In a decisive move, the U.S. House of Representatives voted overwhelmingly to ban TikTok, the popular social media platform, unless its parent company, ByteDance, sells it off. The bill, which passed with a 352-65 vote, aims to address national security and privacy concerns related to the Chinese Communist Party’s engagement with the app.

The House Decision

The House vote on Wednesday left no room for ambiguity. If TikTok’s Beijing headquarters does not divest the platform to an entity operating under Chinese law, the ban will take effect. The bipartisan support for the bill reflects growing apprehensions about the app’s data handling practices and its potential impact on U.S. citizens.

Mixed Reactions

The effort to ban TikTok has sparked mixed reactions. Nearly half of all Americans use the app, and millions of companies, both large and small, rely on it for marketing and engagement. Brandon Potter, CTO of Procircular, emphasized that businesses follow consumer trends, and TikTok is undeniably one of those trends.

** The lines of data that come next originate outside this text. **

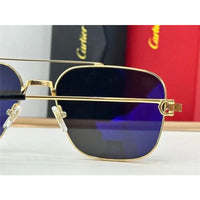 Cartier Square Sunglasses Gold Grey Metal CT 383👑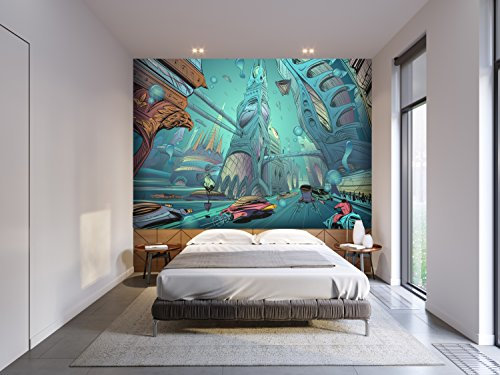 Fotomurale in Vinile e Carta da Parati Fumetto Città sotto Il Mare | Fotomurale per Parete | Vinile Decorativo | Diverse Misure | Decorazione Sala da Pranzo, Soggiorno, Camera da Letto 400x300cm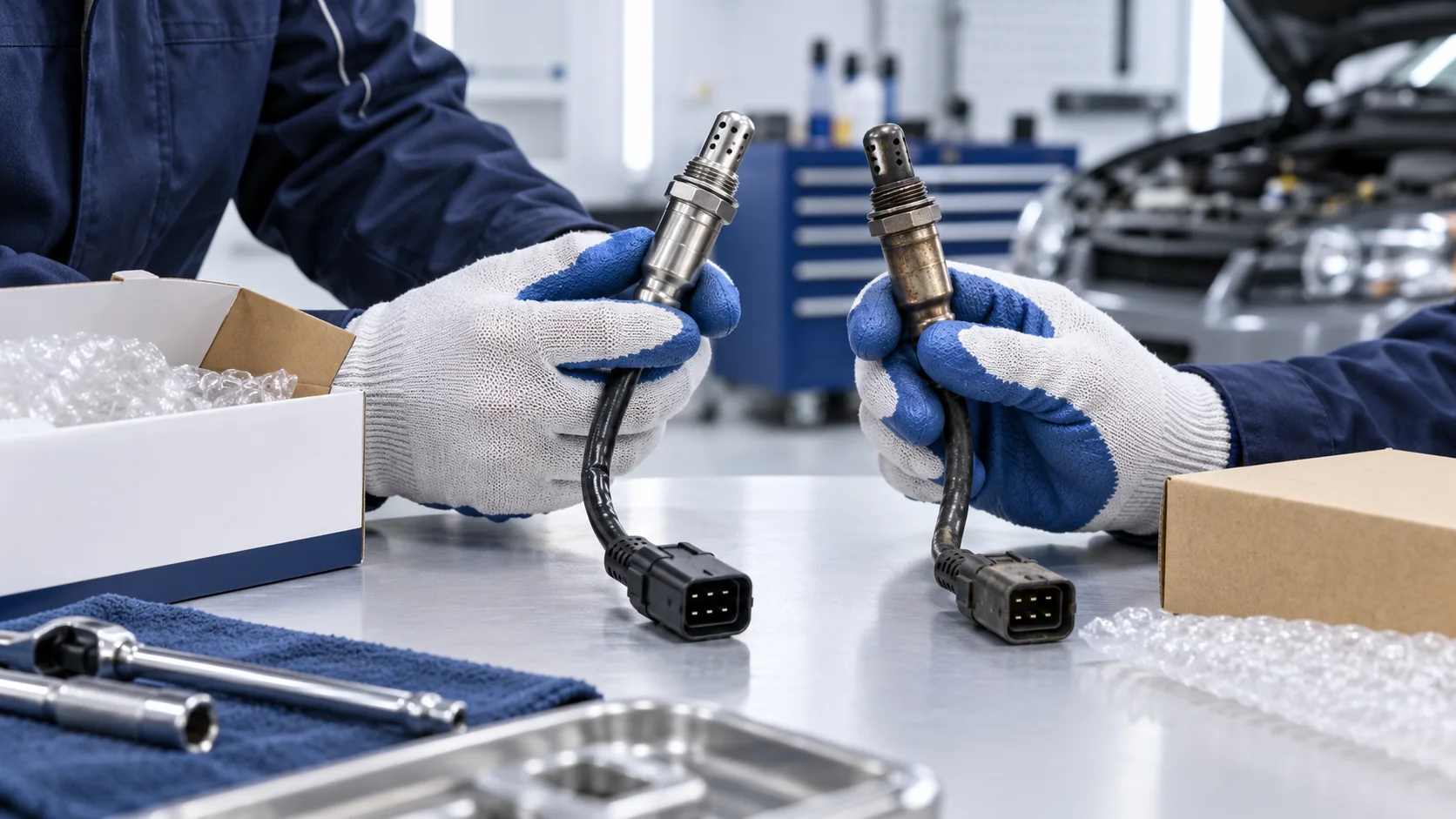 Technician comparing two unbranded oxygen sensor samples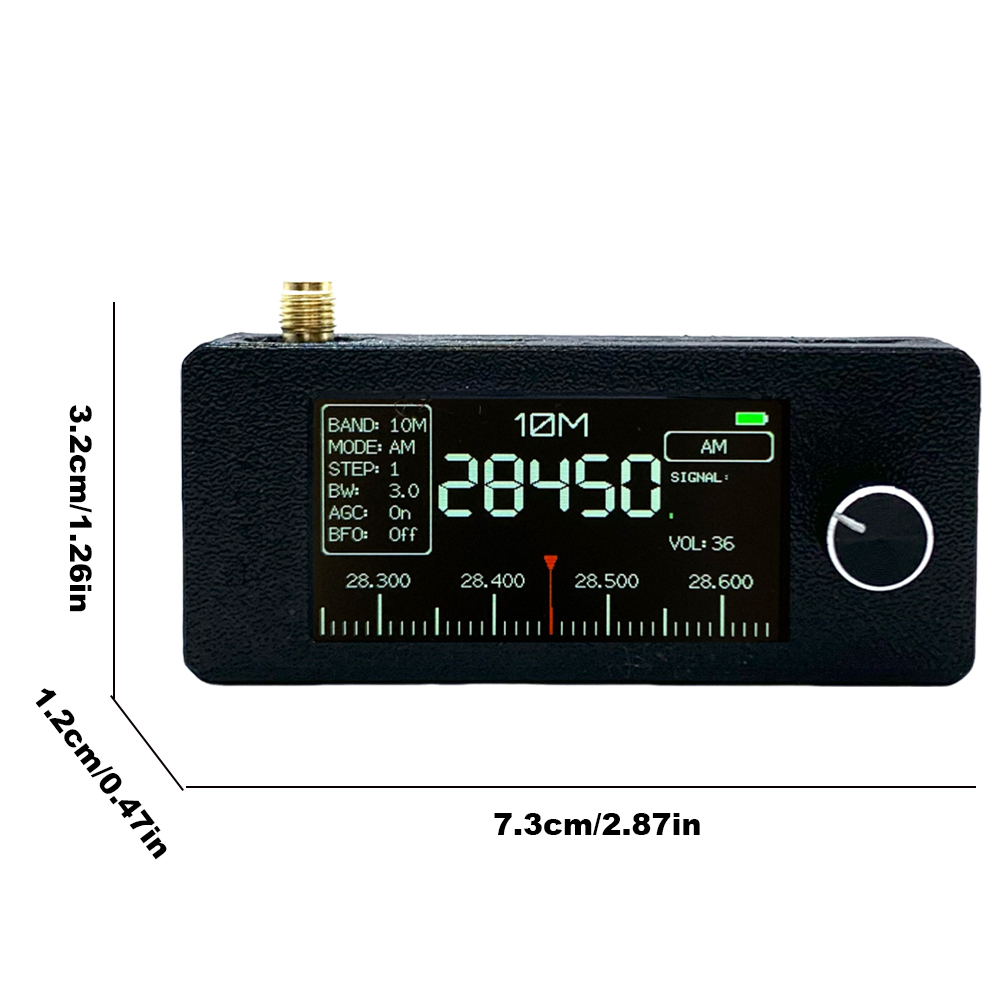 SI4732 0.5-108 mhz Radio portatile LSB USB AM FM FM/AM Radio Schermo IPS da 1,9 pollici Ricevitore radio per tutte le bande con antenna telescopica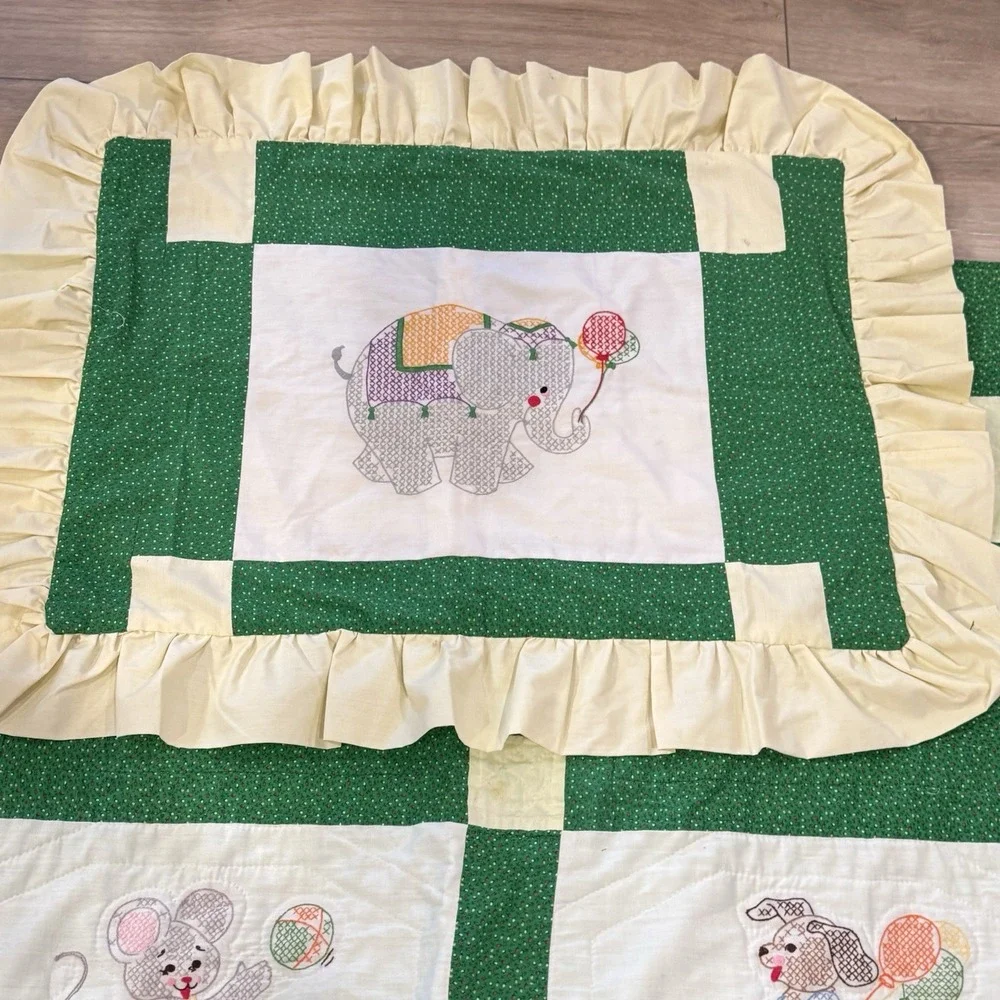 Handmade Vintage Embroidered Animal Quilt Twin Nursery Bunny Duck Green 50x64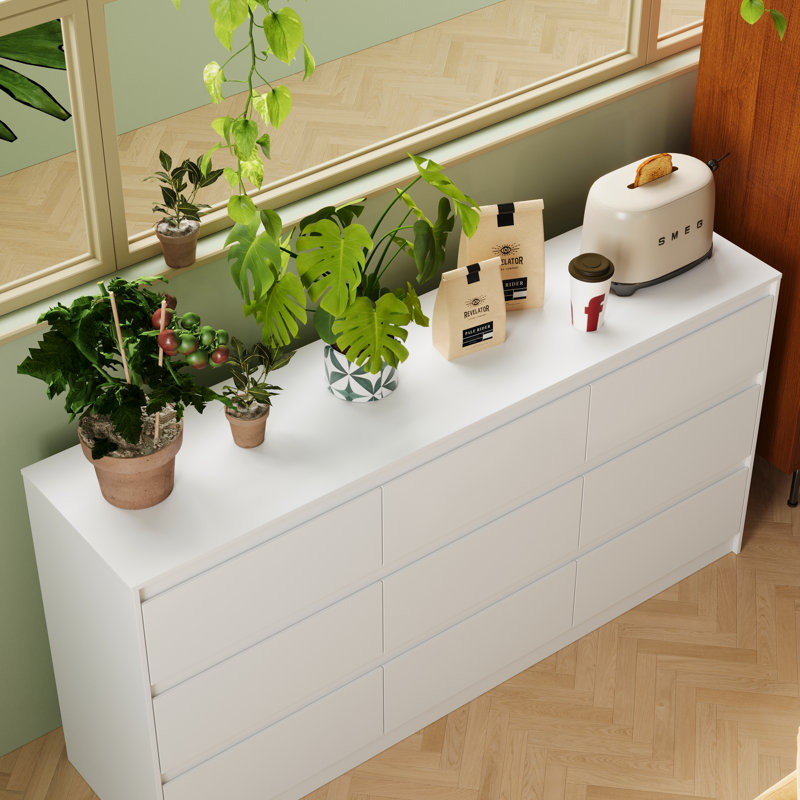 Armoire de rangement 9 tiroirs au design moderne, Blanc
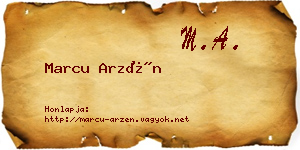 Marcu Arzén névjegykártya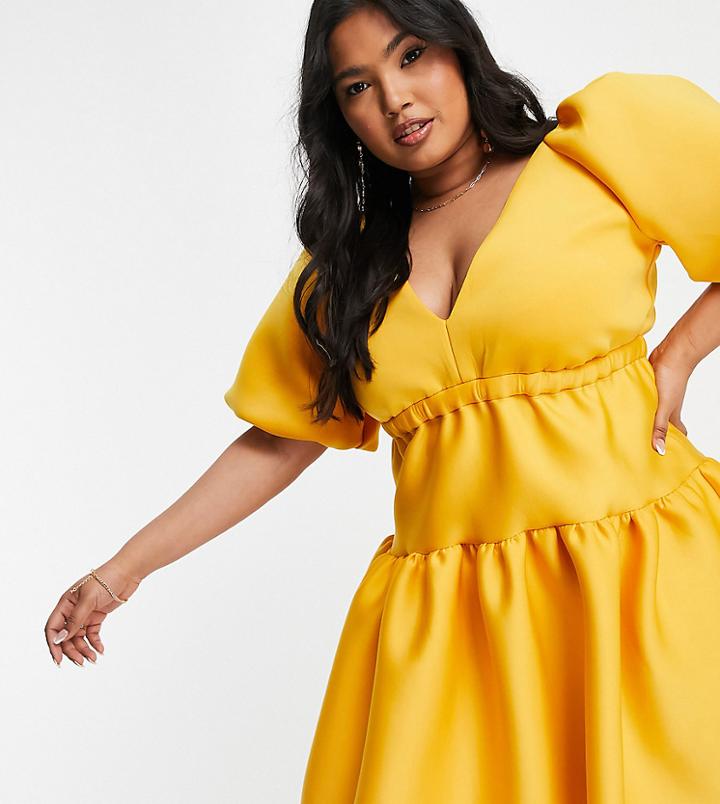 Asos Design Curve Puff Sleeve Plunge Elasticized Smock Mini Skater Dress In Gold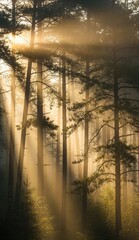 Forest scene with tall thin trees backlit by sunlight and fog creating light shafts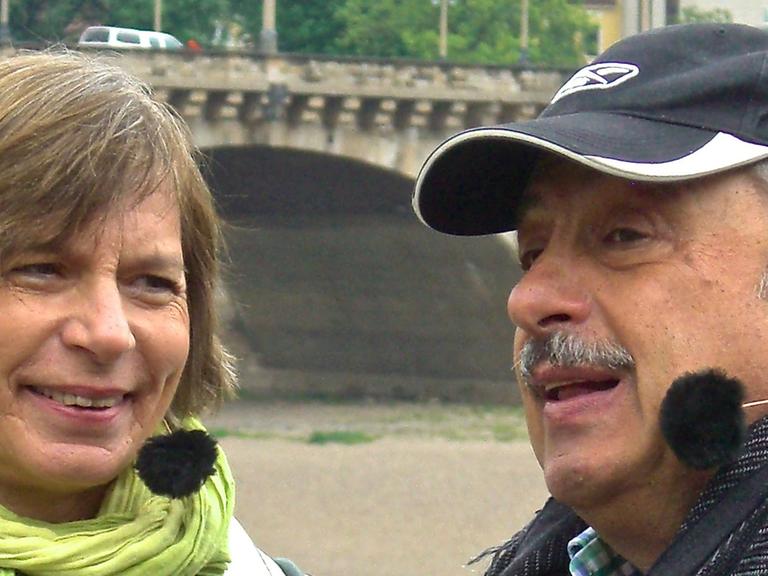 Deutschlandrundfahrt am 22.06.2014 – Spaziergang mit Wolfgang Stumph in Dresden.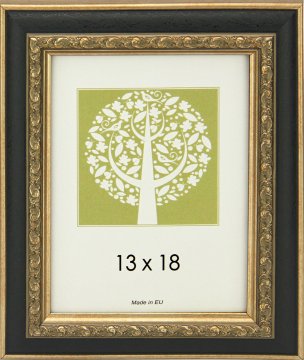 Karako Foto okvir 13x18 cm, imitacija lesa, namizni, stenski, 18 črn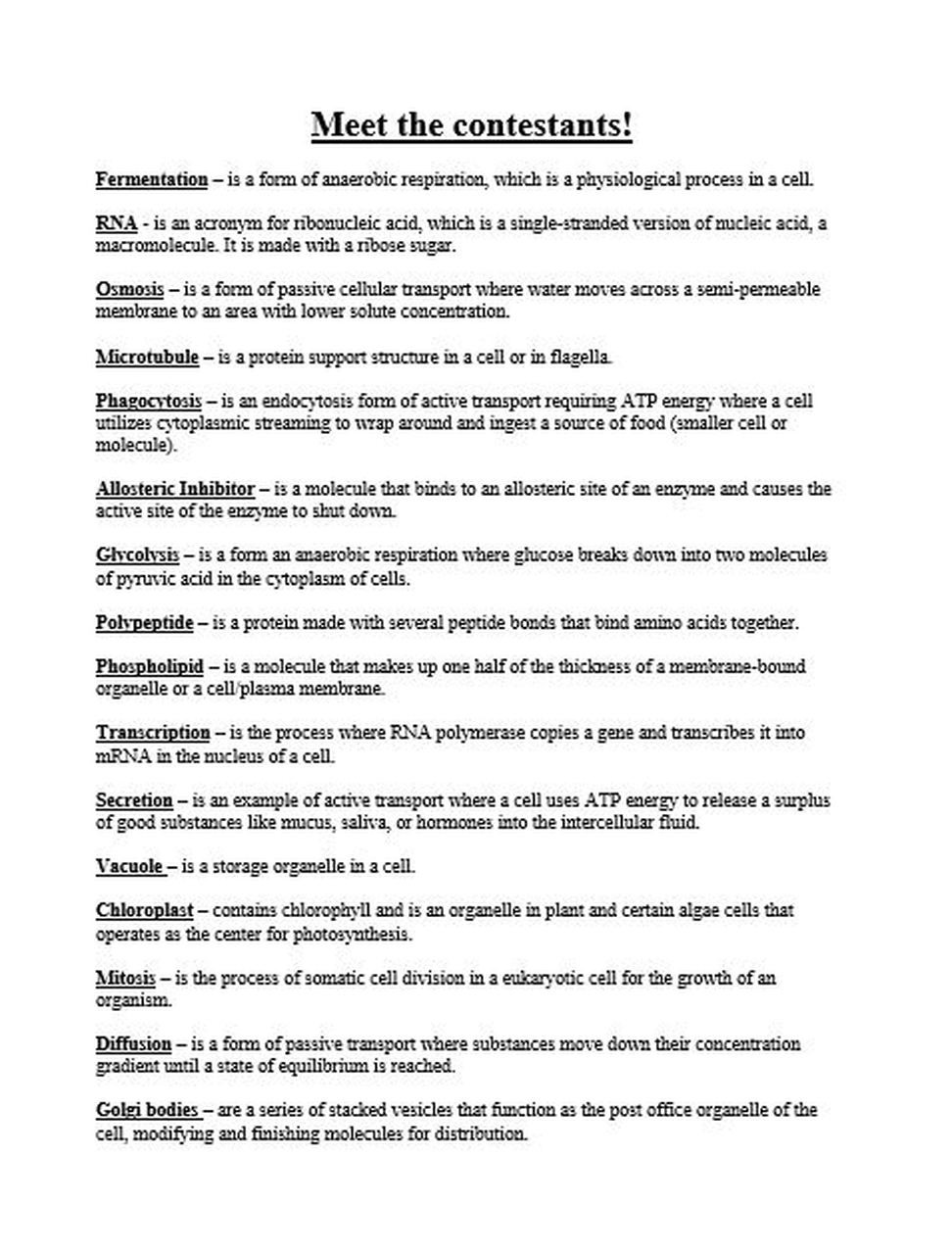 Cellular Transport Worksheet Answer Key Cellular Transport Vocabulary tournament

However, Potter also cautioned that it’s not only companies that need to tread carefully. “There are concerns. There are risks,” he said. The app’s potential uses extend beyond entertainment, and its impact can be both positive and negative.

TikTok Creators Speak Out

TikTok creators, including JT Laybourne, have stressed the app’s positive contributions. Laybourne shared how TikTok raised over a million dollars for the American Heart Association after his open-heart surgery in May 2020. These creators argue that banning TikTok would harm their businesses and stifle creativity.

Lack of Evidence

Some lawmakers question the lack of concrete evidence against TikTok. Representative Robert Garcia (D-California) pointed out, “We have yet to receive one piece of public evidence that actually shows that somehow China is negatively using our data. That has not been proven.”

China vs. Russia

Brandon Potter drew parallels between China and Russia, highlighting the potential risks. “We combat those threats every day,” he said. “Is Russia worse than China? Is China worse than Russia? There’s a lot of other data out there that can sway that opinion.”

Next Steps

The bill now heads to the Senate, where its fate remains uncertain. President Biden has expressed support for the ban, but the Senate’s evaluation will determine whether TikTok faces an imminent exit from the U.S. app landscape. As the debate continues, TikTok users and businesses anxiously await the final decision.